>> Begin
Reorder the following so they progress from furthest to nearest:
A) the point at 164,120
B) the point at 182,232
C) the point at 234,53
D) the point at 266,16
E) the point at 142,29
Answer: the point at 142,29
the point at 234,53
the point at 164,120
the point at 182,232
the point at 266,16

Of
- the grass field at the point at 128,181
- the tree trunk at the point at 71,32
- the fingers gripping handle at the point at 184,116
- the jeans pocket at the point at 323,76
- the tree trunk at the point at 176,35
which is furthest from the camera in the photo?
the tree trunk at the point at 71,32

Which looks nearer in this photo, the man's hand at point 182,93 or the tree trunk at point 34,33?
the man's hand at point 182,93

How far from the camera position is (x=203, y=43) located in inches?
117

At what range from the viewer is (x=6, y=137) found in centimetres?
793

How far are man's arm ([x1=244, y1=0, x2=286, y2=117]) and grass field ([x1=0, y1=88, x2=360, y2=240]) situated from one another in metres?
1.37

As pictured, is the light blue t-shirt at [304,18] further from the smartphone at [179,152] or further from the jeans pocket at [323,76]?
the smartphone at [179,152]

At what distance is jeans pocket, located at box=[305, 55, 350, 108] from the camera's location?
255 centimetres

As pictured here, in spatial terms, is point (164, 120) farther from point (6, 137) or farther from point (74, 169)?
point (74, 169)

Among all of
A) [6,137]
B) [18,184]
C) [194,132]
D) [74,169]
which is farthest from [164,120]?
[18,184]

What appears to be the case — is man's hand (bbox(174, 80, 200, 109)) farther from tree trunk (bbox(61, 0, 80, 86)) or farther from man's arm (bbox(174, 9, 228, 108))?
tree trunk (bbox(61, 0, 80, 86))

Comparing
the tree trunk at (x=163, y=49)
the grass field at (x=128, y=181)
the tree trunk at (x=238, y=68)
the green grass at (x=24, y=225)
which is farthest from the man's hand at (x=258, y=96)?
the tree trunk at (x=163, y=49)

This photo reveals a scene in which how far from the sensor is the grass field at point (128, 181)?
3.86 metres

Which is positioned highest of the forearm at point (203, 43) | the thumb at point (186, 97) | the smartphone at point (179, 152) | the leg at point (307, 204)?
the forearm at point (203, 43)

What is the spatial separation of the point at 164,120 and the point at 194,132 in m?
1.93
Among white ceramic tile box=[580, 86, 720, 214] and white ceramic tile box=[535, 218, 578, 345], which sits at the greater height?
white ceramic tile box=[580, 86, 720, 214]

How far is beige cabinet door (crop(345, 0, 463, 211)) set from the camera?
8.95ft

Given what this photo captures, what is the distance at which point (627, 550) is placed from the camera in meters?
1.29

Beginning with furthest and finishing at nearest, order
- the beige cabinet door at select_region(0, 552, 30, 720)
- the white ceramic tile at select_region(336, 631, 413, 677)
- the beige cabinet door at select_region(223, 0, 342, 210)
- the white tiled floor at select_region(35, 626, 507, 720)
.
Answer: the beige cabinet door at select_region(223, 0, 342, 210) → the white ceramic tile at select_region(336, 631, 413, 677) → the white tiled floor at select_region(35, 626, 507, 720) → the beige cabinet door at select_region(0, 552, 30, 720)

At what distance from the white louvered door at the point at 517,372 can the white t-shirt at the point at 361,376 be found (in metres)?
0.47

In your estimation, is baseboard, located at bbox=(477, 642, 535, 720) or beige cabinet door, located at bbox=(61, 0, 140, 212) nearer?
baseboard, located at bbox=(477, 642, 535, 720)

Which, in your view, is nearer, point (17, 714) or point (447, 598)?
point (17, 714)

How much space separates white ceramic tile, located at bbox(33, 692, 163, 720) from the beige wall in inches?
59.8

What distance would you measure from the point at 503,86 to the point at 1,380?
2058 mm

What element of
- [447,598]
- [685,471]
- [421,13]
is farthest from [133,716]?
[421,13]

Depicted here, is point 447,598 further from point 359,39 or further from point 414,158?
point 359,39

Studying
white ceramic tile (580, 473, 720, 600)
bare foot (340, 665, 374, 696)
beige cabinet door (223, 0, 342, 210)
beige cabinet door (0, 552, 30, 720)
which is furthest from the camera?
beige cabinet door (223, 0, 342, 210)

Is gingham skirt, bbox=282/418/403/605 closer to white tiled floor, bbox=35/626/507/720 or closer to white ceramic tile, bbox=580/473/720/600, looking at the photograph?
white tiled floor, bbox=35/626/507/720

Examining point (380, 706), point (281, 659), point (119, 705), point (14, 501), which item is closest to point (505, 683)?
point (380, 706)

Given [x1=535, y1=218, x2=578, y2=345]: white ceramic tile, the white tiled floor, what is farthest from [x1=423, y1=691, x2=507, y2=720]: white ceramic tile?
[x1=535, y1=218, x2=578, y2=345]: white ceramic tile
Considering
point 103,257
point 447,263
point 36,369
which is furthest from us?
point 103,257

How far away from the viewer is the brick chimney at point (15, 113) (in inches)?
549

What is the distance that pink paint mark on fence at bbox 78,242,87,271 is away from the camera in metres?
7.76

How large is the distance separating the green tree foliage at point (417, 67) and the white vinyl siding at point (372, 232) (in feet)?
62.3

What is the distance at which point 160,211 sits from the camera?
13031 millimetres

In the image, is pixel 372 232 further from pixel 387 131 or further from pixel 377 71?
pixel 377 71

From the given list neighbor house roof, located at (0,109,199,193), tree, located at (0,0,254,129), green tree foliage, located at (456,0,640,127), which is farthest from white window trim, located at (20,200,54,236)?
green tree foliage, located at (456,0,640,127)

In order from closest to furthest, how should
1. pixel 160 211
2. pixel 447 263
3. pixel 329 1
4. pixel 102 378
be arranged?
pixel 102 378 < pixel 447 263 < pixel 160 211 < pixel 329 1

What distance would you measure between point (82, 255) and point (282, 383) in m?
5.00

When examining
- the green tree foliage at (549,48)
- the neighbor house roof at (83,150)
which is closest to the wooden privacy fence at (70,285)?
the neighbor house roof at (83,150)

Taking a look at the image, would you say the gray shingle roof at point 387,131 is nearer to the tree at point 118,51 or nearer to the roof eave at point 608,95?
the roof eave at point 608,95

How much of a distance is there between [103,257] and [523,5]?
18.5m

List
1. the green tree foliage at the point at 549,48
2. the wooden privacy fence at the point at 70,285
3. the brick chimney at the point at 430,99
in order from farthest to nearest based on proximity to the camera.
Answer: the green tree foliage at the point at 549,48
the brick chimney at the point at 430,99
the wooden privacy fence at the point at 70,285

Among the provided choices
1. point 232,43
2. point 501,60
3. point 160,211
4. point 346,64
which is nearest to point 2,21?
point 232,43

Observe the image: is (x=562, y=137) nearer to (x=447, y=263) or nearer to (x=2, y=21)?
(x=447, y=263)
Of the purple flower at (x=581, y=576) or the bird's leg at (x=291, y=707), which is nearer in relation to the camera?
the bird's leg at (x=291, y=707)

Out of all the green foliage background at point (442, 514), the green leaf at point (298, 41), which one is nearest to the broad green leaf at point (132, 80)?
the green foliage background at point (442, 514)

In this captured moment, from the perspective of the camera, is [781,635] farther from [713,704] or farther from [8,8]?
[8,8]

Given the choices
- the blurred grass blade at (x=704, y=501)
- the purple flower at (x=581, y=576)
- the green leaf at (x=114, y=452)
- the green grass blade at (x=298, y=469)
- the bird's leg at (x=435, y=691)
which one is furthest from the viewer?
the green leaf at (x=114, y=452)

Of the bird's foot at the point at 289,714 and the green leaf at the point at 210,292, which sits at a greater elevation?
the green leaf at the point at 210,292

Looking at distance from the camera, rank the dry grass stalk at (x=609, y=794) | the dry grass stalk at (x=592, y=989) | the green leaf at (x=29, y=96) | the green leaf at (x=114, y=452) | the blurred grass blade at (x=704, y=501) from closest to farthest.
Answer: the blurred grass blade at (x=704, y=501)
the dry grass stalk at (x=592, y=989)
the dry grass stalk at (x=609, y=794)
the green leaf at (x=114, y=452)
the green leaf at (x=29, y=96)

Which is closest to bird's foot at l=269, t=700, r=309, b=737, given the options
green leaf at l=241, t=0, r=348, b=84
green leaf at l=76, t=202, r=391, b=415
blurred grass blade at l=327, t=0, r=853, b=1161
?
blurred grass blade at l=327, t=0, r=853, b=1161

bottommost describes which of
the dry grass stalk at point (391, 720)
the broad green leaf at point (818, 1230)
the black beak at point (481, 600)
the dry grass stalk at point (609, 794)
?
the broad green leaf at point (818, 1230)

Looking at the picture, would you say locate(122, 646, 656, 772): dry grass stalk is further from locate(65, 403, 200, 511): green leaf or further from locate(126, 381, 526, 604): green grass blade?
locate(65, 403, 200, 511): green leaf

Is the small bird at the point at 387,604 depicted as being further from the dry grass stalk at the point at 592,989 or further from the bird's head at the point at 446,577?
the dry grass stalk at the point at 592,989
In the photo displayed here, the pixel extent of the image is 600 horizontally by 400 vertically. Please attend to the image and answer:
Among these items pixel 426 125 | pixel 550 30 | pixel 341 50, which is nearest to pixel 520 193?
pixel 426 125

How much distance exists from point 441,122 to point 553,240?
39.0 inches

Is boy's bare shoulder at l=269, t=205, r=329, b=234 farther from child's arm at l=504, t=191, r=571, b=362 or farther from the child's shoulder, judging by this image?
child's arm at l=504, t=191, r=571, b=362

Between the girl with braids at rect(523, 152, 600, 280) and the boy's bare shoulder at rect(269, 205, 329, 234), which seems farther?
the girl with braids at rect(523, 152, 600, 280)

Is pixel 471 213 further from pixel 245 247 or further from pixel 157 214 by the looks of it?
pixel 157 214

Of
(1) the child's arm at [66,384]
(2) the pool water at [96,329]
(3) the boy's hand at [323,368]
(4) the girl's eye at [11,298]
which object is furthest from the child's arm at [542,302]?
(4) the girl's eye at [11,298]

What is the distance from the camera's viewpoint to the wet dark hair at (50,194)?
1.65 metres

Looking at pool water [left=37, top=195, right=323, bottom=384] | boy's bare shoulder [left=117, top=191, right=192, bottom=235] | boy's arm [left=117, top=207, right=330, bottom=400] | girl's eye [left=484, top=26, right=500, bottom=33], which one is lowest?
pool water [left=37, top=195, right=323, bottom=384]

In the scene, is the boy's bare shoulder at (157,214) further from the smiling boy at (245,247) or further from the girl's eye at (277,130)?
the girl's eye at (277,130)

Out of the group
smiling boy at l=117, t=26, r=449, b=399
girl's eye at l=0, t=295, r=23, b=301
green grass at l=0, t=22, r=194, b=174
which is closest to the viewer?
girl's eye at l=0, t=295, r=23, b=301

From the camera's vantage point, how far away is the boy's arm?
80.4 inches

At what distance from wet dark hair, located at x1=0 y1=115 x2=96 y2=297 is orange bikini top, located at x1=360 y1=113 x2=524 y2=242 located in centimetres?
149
>> End
* _Goal of the exercise_
Take the line that contains "What is the distance from" and each line after it down to the last of the records, and retype them exactly; add nothing else.

* _Task response_
What is the distance from the camera's viewpoint to the wet dark hair at (50,194)?
1.65 metres

Looking at pool water [left=37, top=195, right=323, bottom=384] | boy's bare shoulder [left=117, top=191, right=192, bottom=235] | boy's arm [left=117, top=207, right=330, bottom=400] | girl's eye [left=484, top=26, right=500, bottom=33], which one is lowest?
pool water [left=37, top=195, right=323, bottom=384]

In the scene, is the boy's bare shoulder at (157,214) further from the smiling boy at (245,247) or further from the girl's eye at (277,130)?
the girl's eye at (277,130)

Out of the group
smiling boy at l=117, t=26, r=449, b=399
girl's eye at l=0, t=295, r=23, b=301
green grass at l=0, t=22, r=194, b=174
which is closest to the viewer?
girl's eye at l=0, t=295, r=23, b=301

From the camera's vantage point, how far away is the boy's arm?
80.4 inches

At what distance from wet dark hair, located at x1=0 y1=115 x2=96 y2=297 is orange bikini top, located at x1=360 y1=113 x2=524 y2=242 located in centimetres?
149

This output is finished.